野夫一進偏院看見屋裡黑漆漆的心下一滯,一個翻身到了屋前,一把推開門進屋一看,屋裡的人猝然轉頭,肩膀僵硬眼睛漆黑,仿似剛出生的狗兒被主人支楞了眼皮子看世界一樣的看他。
「怎麼不點燈。」裝作沒看見穆清的表情,野夫問了一句之後就去點燈,這屋裡的女人總會因為這樣那樣的事而露出驚魂未定的表情。
「唔,忘了。」穆清怔怔回答,方才驟然打開的門讓她一瞬覺得進來的人會是個夜叉,那夜叉該要長一張她認識的臉,然後將她生吞活剝了去。
「夜風冷,關了吧。」野夫點了燈走過來,探手要關上積案前的窗戶。
穆清方才一直坐在積案前,開著的那扇窗戶就在積案邊兒上,野夫過來關窗戶的時候就站在穆清邊兒上。野夫身量極高,投下來的影子讓穆清無端一個瑟縮,然後看清是野夫的臉,就抿了抿唇垂眼起身,燈下的光影就同個細線一樣,風一吹就要斷。

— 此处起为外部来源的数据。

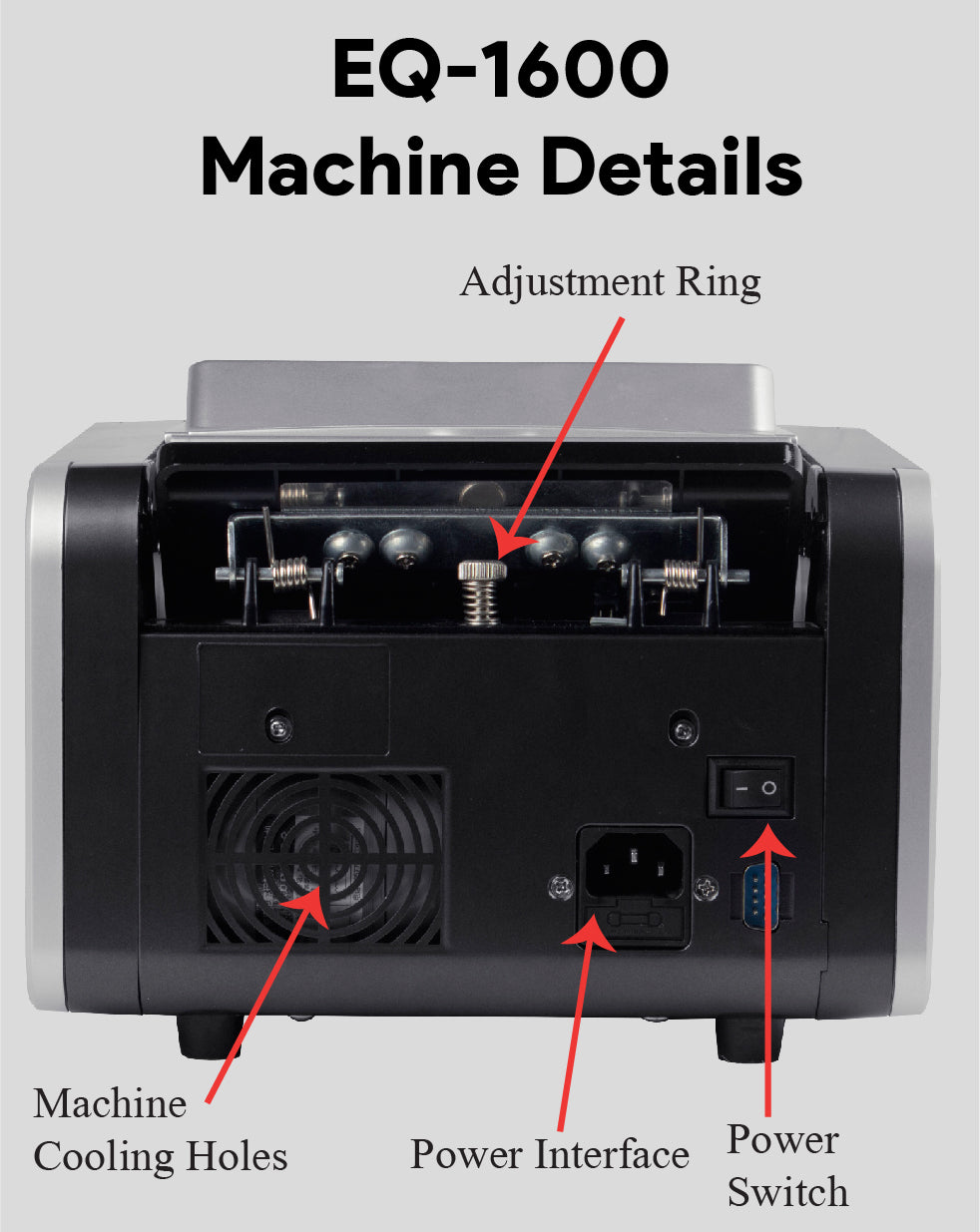 EQ-1600
Machine Details

Adjustment Ring

Machine Cooling Holes

Power Interface

Power Switch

「車隊什麼時候趕回來?」屋裡有了燈,多了人,即便無言語可也就有了那許多生氣,穆清起身到桌前倒水喝,從怔忡里回神問了句。她時常要喝水,自從嗓子壞了之後就須得時時喝水。
「趕著中秋時候怎麼著也要回來了。」野夫來回來去將屋裡打開的窗戶都關好,丈余的昂藏男子這麼著就很有些個生活氣息的動人,這是個認真過生活的人。

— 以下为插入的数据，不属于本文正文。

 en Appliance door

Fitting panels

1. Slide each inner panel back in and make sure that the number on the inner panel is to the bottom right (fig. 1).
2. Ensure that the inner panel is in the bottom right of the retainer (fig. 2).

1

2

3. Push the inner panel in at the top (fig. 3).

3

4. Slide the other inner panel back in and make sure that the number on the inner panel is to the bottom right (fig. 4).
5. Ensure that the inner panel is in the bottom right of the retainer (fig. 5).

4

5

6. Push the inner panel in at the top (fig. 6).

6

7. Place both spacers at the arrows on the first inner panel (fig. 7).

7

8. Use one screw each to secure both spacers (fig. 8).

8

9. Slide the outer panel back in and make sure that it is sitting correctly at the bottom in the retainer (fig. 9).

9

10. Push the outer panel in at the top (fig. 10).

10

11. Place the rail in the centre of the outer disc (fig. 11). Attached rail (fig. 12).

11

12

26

將門窗關好,野夫也就坐下了,在穆清身後不遠處的地方坐下,他鮮少和穆清並肩坐在一起,然後半垂首了回話,只從垂下的眼皮底下漏出一點光去窺背身坐著的人。
「唔,車隊這回回來就先將人散了去,等……」
從眼皮底下窺著的人沉吟著說了半句話,野夫低低應一聲,不問緣由只回話,看她肩膀窄窄的一手垂在膝上一手端杯子喝茶,身姿纖秀挺直,稍側頭思索的時候很有些個理智冷淡的樣子,心裡禁不住就有些發澀,然他終究是習慣了不很言語只照著吩咐過活,於是就只自己澀自己。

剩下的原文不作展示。